The Beginning: A Focus on Education

Felicity Coltman - Photo by Matt Rourke/AA-S Founded by Felicity Coltman in 1981 to offer a summer chamber music workshop to junior and senior high school musicians, the program immediately added school-year classes that met on Saturdays. These school-year classes, now called the Academy, and the summer workshop are still of primary importance. Graduates of the program include many professional musicians, including the cellist of the Jupiter String Quartet, violist of the Maia Quartet, principal oboist with the National Symphony, principal bassoonist of the Houston Symphony, principal clarinetist of the New Mexico Symphony Orchestra, multiple members of the Austin and San Antonio Symphonies, and countless music educators.

A successful in-school collaboration, which provides weekly chamber music coaching for band and orchestra students at the Fine Arts Academy at McCallum High School, was begun in 1997. Three other schools have been added since then.
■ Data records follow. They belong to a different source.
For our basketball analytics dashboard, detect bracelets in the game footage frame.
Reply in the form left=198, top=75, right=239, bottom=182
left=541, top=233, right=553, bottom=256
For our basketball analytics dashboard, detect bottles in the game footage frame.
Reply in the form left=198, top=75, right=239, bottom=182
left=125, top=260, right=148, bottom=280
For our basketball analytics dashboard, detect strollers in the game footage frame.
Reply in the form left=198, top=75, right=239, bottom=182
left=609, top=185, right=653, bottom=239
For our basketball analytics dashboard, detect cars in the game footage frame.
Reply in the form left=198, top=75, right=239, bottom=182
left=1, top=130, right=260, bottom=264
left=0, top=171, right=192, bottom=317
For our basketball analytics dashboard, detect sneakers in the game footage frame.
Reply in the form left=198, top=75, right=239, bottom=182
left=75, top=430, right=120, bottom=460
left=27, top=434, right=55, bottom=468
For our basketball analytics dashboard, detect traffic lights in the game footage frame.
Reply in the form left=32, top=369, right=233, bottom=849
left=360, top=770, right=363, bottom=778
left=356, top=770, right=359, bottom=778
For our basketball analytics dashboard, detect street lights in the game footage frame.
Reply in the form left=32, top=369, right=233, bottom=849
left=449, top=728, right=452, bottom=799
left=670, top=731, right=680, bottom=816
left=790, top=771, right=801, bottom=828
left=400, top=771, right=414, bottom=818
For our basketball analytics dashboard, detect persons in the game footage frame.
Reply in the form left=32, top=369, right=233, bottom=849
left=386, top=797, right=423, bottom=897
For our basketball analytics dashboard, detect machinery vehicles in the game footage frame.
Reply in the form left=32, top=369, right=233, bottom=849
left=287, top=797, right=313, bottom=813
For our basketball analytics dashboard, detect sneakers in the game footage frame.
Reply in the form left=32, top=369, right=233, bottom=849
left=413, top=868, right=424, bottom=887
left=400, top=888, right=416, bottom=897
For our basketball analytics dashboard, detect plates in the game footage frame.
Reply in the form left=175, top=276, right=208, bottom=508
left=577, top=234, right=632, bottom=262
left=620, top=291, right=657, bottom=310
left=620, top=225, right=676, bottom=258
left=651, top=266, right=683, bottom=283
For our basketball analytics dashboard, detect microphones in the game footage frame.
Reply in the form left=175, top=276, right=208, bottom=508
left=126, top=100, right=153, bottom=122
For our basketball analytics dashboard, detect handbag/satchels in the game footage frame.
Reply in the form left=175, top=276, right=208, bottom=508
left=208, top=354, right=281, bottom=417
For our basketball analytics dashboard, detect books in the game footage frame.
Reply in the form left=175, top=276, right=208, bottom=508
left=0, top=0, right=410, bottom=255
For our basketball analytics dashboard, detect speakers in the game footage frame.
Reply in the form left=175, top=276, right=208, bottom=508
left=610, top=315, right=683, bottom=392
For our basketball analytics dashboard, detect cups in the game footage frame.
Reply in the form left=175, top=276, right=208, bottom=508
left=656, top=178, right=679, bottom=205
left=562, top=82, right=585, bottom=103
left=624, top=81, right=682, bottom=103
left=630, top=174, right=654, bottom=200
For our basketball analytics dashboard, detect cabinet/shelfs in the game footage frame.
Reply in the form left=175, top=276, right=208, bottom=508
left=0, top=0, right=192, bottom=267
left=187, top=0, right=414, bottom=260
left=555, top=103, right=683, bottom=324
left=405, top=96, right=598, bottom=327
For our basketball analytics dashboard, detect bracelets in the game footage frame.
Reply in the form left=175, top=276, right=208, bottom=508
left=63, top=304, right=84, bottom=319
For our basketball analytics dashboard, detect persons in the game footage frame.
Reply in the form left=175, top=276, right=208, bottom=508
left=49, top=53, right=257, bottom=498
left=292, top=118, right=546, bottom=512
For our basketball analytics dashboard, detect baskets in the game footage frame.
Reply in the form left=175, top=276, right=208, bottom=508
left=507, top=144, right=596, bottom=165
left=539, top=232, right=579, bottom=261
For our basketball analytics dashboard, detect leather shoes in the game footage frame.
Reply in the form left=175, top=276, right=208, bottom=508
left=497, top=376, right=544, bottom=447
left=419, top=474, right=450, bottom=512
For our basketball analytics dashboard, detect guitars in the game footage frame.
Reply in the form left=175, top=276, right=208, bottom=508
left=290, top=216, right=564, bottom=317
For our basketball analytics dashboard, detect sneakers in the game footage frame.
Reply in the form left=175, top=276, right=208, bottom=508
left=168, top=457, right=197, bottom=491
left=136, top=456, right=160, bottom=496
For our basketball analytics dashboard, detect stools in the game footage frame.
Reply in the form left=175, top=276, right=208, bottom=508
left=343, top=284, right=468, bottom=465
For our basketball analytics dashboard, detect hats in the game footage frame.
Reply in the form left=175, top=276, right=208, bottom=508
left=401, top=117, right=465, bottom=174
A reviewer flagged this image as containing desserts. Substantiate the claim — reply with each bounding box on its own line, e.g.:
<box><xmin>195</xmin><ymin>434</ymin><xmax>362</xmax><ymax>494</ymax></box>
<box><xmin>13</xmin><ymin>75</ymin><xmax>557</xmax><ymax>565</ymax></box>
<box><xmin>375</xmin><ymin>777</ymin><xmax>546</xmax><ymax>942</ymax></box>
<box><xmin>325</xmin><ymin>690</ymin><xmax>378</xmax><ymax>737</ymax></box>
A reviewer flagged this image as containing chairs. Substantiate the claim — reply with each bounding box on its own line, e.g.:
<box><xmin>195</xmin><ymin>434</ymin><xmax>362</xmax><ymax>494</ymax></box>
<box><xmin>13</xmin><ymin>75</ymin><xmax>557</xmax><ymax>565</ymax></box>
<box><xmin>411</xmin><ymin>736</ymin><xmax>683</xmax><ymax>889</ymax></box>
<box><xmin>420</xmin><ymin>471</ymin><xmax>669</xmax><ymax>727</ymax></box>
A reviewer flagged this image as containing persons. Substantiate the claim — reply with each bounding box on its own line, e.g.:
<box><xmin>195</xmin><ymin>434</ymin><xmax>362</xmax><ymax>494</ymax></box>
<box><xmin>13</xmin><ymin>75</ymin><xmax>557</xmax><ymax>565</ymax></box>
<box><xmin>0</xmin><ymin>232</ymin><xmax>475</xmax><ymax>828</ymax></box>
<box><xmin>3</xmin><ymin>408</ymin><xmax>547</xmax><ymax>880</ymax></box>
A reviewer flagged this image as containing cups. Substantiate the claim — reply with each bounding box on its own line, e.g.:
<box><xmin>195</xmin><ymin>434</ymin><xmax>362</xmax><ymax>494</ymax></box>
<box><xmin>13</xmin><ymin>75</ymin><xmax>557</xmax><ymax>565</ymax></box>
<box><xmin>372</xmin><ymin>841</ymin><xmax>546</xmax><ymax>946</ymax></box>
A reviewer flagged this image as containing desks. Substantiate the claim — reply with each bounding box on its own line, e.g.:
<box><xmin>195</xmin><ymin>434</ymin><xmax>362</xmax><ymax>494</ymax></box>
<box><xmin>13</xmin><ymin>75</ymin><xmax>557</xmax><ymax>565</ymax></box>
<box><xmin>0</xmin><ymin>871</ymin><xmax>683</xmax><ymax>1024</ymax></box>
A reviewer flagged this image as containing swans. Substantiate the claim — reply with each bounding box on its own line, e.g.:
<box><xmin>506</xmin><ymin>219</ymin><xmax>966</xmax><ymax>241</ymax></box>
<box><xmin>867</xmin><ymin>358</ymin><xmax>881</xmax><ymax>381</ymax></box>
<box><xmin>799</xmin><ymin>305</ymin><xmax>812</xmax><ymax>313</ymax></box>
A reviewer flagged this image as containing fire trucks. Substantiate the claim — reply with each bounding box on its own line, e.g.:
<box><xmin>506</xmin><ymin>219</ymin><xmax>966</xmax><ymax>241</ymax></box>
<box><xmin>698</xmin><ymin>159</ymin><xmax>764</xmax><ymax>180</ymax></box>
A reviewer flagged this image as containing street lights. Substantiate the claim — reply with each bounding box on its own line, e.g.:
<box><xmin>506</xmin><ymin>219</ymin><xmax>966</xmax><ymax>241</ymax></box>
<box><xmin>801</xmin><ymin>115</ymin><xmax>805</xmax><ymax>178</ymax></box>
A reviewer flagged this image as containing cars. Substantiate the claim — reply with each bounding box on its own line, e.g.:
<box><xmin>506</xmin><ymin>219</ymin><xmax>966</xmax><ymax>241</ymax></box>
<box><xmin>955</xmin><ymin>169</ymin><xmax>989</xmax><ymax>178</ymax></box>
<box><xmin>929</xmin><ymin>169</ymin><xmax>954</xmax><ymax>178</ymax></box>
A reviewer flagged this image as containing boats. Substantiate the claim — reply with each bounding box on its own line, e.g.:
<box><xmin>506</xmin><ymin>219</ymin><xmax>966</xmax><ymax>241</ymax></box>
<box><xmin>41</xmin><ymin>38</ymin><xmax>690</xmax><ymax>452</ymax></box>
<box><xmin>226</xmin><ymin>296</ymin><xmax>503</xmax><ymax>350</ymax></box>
An international exchange program provides opportunities for ACMC students and faculty to share experiences with teachers and students from established music schools abroad. The first summer for the exchange (1983) involved two separate trips to Europe and a return visit from a Salzburg group! A current partnership with the Robert Schumann Conservatorium in Zwickau, Germany, will result in a trip to Zwickau in the spring of 2011. This visit will mark the ninth exchange between the two schools.

Coaching for adult avocational musicians became a part of the ACMC educational program in 1993 and recently expanded to include an amateur chamber orchestra during the summer workshop.

Live Performance

1988 marked the development of a regular concert season (Intimate Concerts). In 2003, the Intimate Concerts, which are given in elegant private homes, were paired with a sister series (Synchronisms) that features the same program in a public venue.

The summer Austin Chamber Music Festival was created in 1997, and the ensembles presented in the programming have ranged from the The Bad Plus to the Beaux Arts Trio. The festivals’ visiting artists are included in activities at the summer workshop, giving students an opportunity to work closely with world-class artists.

Community outreach concerts have taken place since 1981 and have grown to include a four-concert East Austin series, annual concerts for Hispanic Heritage Month and Black History Month, concerts for community events, retirement centers, Title 1 schools, the Texas School for the Blind, and at the Austin State School. The outreach concerts series has expanded regularly throughout the history of ACMC and now offers over 100 free concerts every year throughout Austin.

img3611 In 2006, Dr. Michelle Schumann was appointed the artistic/executive director of ACMC, accepting the responsibility of leading ACMC after the 25-year tenure of its founder. In her first seasons, ACMC won the highly coveted Austin Critics Table Awards for “Outstanding Season/Body of Work” and “Outstanding Chamber Music Performance.”

Since 2006, ACMC has been nominated over 15 times for awards by the Austin Critics Table and has received the “Outstanding Chamber Music Performance” award on two other occasions as well as the award for “Outstanding Instrumentalist” for the artistic director’s performance of Rhapsody in Blue with the original instrumentation at the opening of the 2008 Austin Chamber Music Festival. Since 2006, Schumann has brought unprecedented growth to audiences in both Season an Festival programs.